==== SUPPLIED DATA

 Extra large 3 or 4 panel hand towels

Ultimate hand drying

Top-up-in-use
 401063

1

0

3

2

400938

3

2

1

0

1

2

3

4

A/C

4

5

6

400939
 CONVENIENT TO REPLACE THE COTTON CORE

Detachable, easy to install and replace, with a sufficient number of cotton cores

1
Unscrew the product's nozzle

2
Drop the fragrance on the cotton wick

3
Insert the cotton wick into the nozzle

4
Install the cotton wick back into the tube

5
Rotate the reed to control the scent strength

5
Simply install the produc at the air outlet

========
==== SUPPLIED DATA

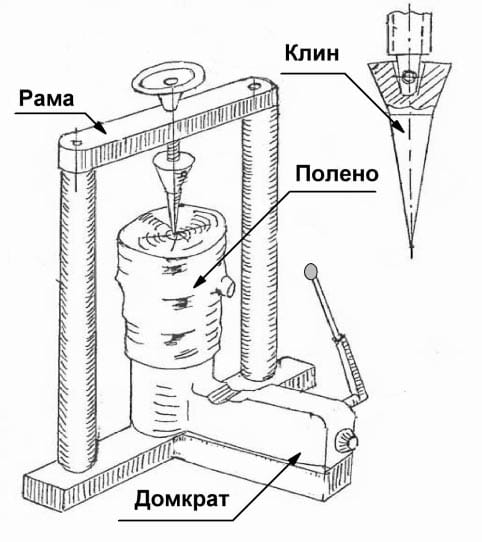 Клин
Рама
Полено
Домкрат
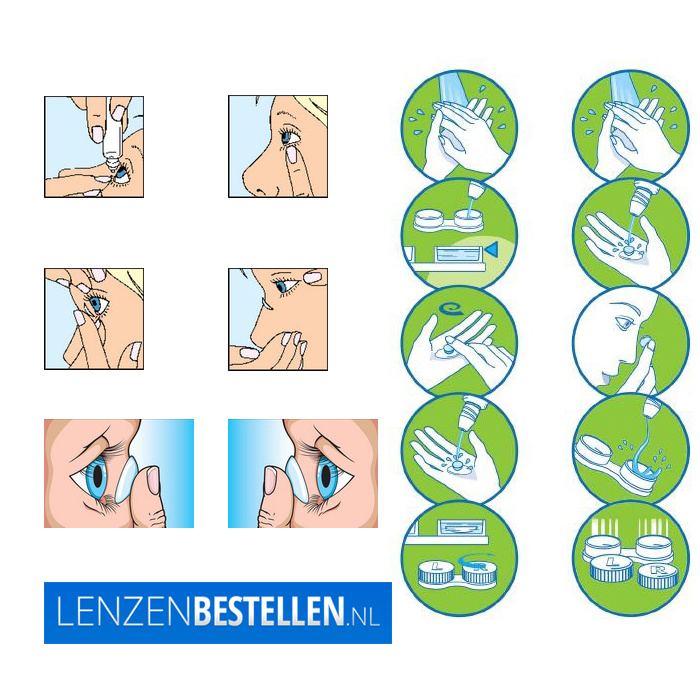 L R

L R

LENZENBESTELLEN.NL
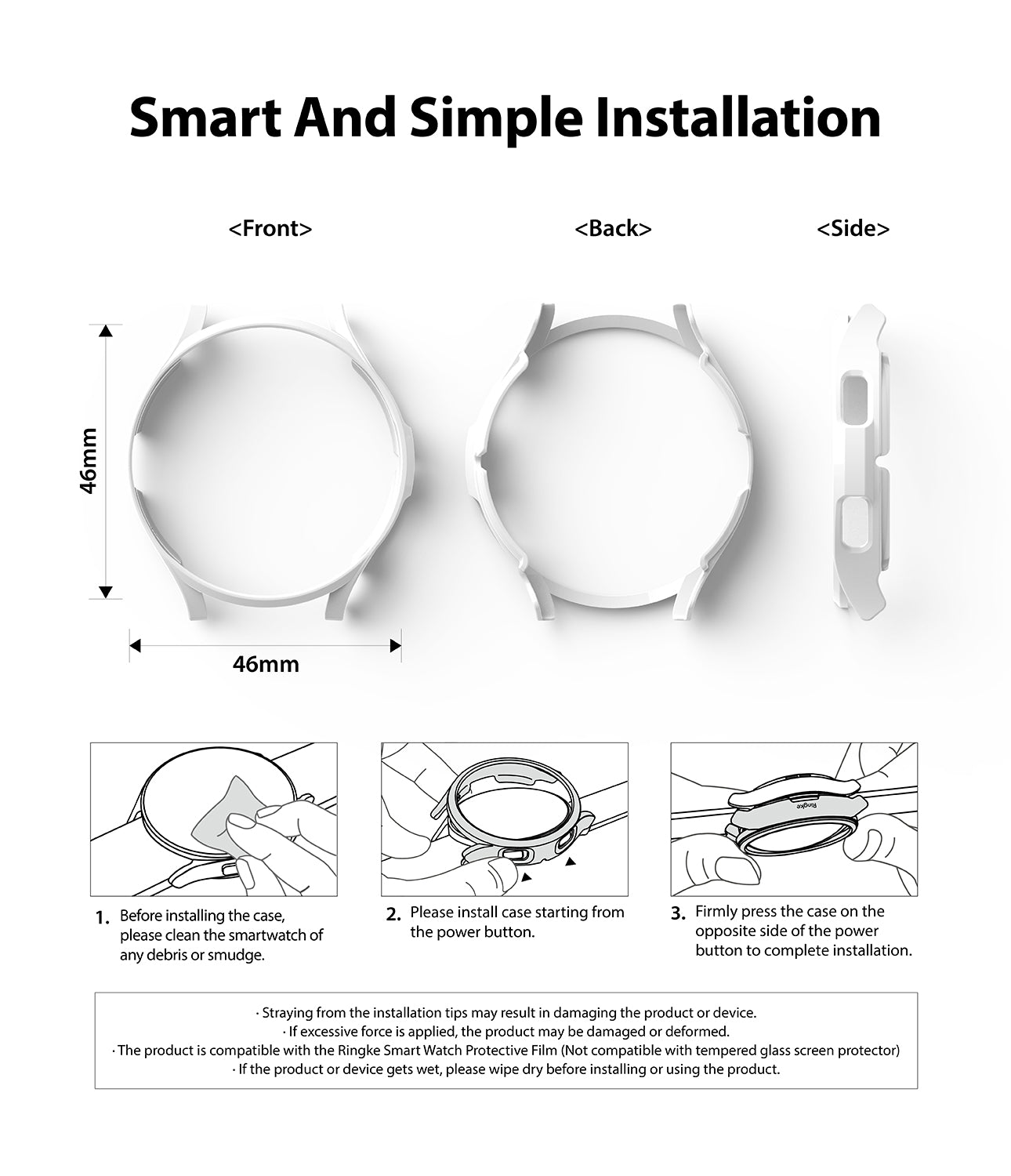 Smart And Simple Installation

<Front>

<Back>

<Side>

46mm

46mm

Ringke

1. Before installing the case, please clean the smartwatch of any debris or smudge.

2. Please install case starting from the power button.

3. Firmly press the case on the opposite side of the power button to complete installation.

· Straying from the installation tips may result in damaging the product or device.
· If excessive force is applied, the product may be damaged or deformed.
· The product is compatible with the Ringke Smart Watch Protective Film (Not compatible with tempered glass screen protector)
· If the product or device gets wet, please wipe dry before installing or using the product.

========
==== SUPPLIED DATA

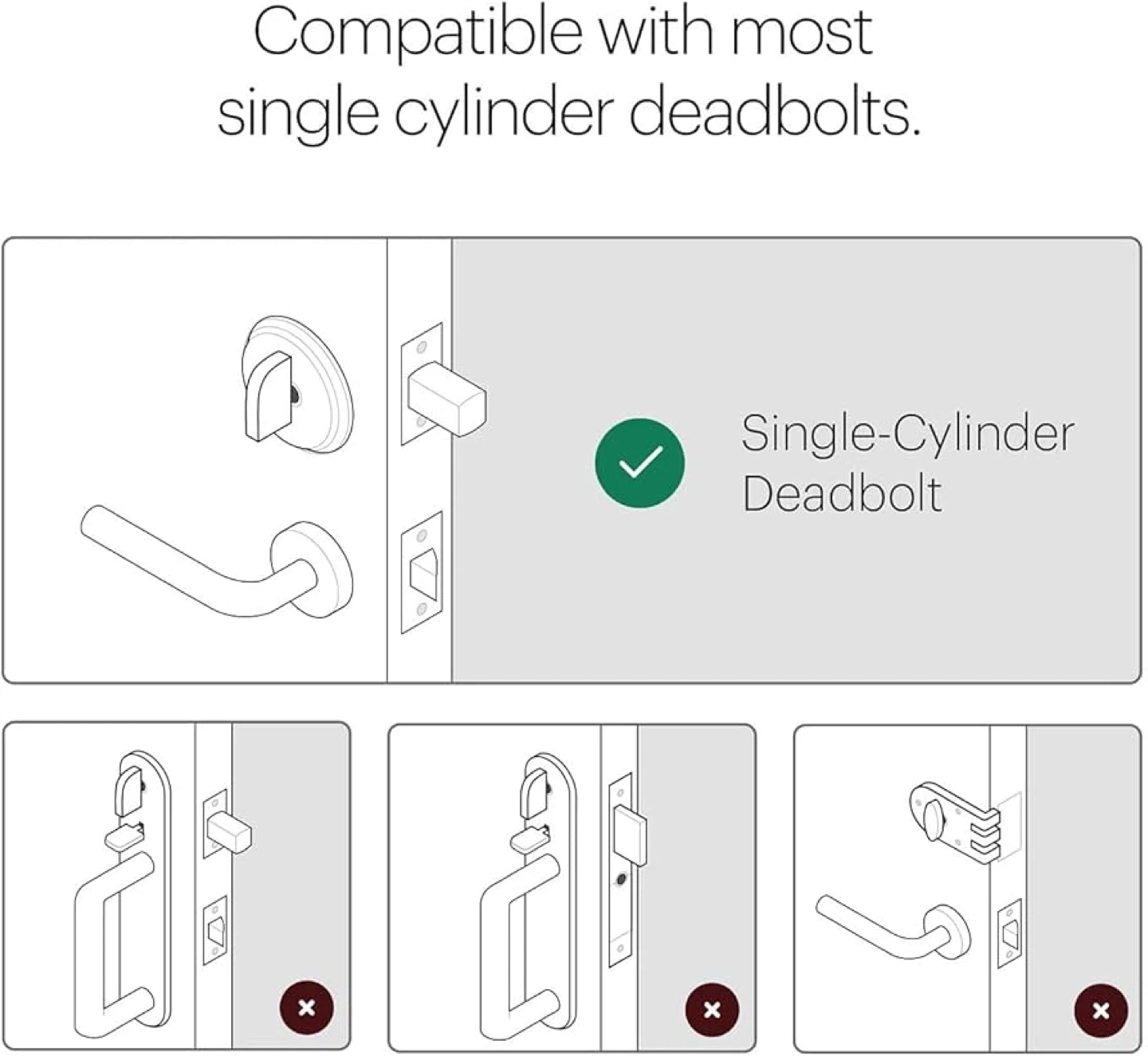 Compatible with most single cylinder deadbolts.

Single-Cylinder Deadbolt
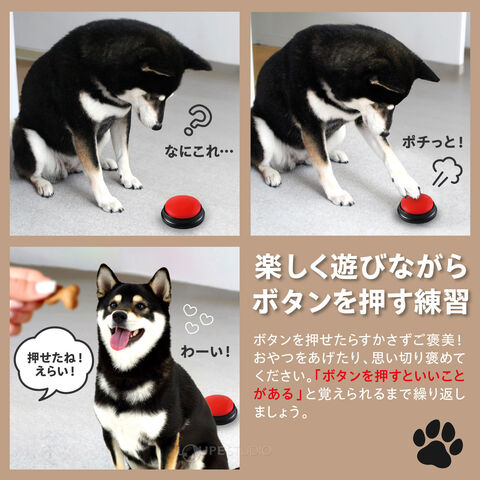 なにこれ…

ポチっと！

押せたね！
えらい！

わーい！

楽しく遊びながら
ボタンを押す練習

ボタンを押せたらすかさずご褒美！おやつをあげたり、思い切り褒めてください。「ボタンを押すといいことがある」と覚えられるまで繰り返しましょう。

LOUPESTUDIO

========

WHAT TO DO ▸
Please show every line above that includes the word "button".

EXPECTED ANSWER ▸
2. Please install case starting from the power button.
3. Firmly press the case on the opposite side of the power button to complete installation.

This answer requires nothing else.